In Barbagia, terra di suggestiva bellezza, un tempo impenetrabile, oggi patria di ospitalità autentica, ogni anno, a fine agosto, decine di migliaia di persone sono coinvolte in un evento simbolo dell’Isola: la Sagra del Redentore di Nuoro. Nata come omaggio alla statua che dal 1901 sovrasta la città dal monte Ortobene, la festa ha assunto nel tempo anche (e sempre più) connotati folkloristici. Oggi la sua anima è doppia: due distinti momenti, uno dedicato alle celebrazioni religiose, l’altro alla spettacolare sfilata di gruppi in abiti tradizionali provenienti da tutta l’Isola. La sagra è simbolo dei molteplici volti della Barbagia, terra che conserva intatti luoghi e tradizioni millenarie e ancora oggi ama raccontarsi, così come hanno fatto di lei grandi scrittori e letterati.

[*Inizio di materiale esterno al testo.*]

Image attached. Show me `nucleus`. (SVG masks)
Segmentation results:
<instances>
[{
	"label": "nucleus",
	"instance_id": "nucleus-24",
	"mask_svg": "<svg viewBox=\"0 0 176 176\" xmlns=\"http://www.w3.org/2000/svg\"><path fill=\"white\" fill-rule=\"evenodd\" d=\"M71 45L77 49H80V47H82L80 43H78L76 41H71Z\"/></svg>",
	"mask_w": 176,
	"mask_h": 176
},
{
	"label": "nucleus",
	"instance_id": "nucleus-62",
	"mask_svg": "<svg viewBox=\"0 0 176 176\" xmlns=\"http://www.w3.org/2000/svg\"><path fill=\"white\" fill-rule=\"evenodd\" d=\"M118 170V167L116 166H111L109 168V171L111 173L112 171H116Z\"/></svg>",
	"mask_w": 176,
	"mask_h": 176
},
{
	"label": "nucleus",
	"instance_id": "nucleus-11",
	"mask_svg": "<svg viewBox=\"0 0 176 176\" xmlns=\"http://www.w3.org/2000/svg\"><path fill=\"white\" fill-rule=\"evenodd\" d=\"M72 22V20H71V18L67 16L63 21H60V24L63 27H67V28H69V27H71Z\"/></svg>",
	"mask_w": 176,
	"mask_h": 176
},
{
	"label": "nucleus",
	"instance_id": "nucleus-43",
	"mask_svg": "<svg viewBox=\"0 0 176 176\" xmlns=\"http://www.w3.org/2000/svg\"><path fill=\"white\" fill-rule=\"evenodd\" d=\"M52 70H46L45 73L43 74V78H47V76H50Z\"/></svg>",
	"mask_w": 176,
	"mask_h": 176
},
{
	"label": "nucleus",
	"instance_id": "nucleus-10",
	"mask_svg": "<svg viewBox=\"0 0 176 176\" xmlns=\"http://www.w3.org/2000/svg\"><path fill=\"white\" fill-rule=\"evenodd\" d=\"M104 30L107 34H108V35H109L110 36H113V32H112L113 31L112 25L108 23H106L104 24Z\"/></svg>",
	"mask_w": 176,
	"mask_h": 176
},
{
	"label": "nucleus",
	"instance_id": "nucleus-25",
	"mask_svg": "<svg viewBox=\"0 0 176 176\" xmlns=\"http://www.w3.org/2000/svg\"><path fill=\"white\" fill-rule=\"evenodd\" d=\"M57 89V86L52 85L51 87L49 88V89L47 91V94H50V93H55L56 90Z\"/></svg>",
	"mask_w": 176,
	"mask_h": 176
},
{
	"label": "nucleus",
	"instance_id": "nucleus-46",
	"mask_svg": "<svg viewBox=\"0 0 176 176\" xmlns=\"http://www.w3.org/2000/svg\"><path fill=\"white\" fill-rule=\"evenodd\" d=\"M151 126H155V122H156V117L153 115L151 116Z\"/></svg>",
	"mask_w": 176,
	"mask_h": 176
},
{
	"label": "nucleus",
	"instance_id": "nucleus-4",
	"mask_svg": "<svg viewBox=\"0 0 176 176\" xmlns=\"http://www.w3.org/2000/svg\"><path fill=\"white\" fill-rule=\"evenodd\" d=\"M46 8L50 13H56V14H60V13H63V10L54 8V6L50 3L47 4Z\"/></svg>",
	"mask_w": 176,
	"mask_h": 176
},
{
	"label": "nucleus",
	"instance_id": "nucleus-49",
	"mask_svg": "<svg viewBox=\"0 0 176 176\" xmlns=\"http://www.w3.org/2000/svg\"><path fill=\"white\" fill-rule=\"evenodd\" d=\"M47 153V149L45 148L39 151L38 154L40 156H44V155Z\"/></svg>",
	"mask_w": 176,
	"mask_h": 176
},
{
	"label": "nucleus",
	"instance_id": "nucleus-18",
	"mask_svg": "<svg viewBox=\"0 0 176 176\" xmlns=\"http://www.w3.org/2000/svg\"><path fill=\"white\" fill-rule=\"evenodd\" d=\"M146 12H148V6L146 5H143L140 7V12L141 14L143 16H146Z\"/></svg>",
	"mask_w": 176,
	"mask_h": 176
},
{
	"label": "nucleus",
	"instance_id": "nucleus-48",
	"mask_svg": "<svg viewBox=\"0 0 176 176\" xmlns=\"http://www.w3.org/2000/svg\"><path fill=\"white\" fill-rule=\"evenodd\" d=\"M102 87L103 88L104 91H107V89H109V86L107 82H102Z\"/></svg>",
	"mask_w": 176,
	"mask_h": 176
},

Il Redentore è esaltazione del folklore che affonda le radici nell’intensa devozione. Da 123 anni per Nuoro è solennità spirituale, una celebrazione intimamente sentita dalla sua popolazione. Il 29 agosto i fedeli si radunano di fronte alla cattedrale di santa Maria della Neve. Un incontro animato dai gosos, canti sacri in nuorese. Da qui parte un lungo pellegrinaggio di tredici stazioni, circa sei chilometri a piedi sino in cima al mitico Ortobene, “l’anima nostra”, come lo definisce Grazia Deledda che gli ha dato eterna fama nei suoi romanzi. Un corteo religioso colorato da carri addobbati a festa e trainati da massicci buoi. Il momento più intenso è la celebrazione della messa solenne accompagnata da processione e canti. Il pellegrinaggio è preceduto la sera prima da una fiaccolata di preghiera lungo le chiese del centro storico.
In vetta all'Ortobene sono rievocate posa e benedizione della statua e consacrazione del monte. L’omaggio alla statua ha origine con il giubileo del 1900, in occasione del quale papa Leone XIII volle che sopra 19 vette italiane venissero poste altrettante immagini di Gesù Redentore. La maestosa statua, alta sette metri e del peso di 18 quintali, opera interamente in bronzo dello scultore Vincenzo Ierace, è stata issata sulla cima del monte il 29 agosto dell’anno dopo, anche grazie a fede e generosità dei sardi che, quotandosi, raccolsero i fondi per la costruzione del simulacro. Alla campagna di sensibilizzazione parteciparono illustri personaggi, tra cui la stessa premio Nobel Deledda. Anche per questo motivo la festa è radicata nella cultura della Sardegna centrale.
In un’inimitabile connubio, alla festa religiosa è associato, quattro giorni prima, il festival regionale del Folklore: un tripudio di musica, colori, eleganza e scintillanti gioielli, che entusiasma, ogni anno, migliaia di visitatori da tutto il mondo. Duemila figuranti in abiti tradizionali, duecento cavalieri e cori polifonici sfilano, dalle 10, per quattro ore di intenso spettacolo. Con la Festa di sant’Efisio di Cagliari e la Cavalcata sarda di Sassari forma un trittico di tradizioni autentiche dell’Isola. Il corteo dei costumi tradizionali è anticipato, sabato 24, dalla sfilata delle antiche maschere carnevalesche: in 'scena', tra gli altri, Mamuthones e Issohadores di Mamoiada, Boes e Merdules di Ottana e Thurpos di Orotelli. La maestosa sfilata in corteo di domenica è il clou: gli abiti, indossati dai gruppi di ballo, propongono coreografie, volteggiano con eleganza mostrando lo splendore delle fogge, mentre in piazze e vie risuonano i suoni di launeddas e fisarmoniche e la melodia dei canti a tenore. Circa due ore più tardi è il turno di cavalieri e amazzoni, mentre in serata il festival prosegue all'Anfiteatro Quadrivio.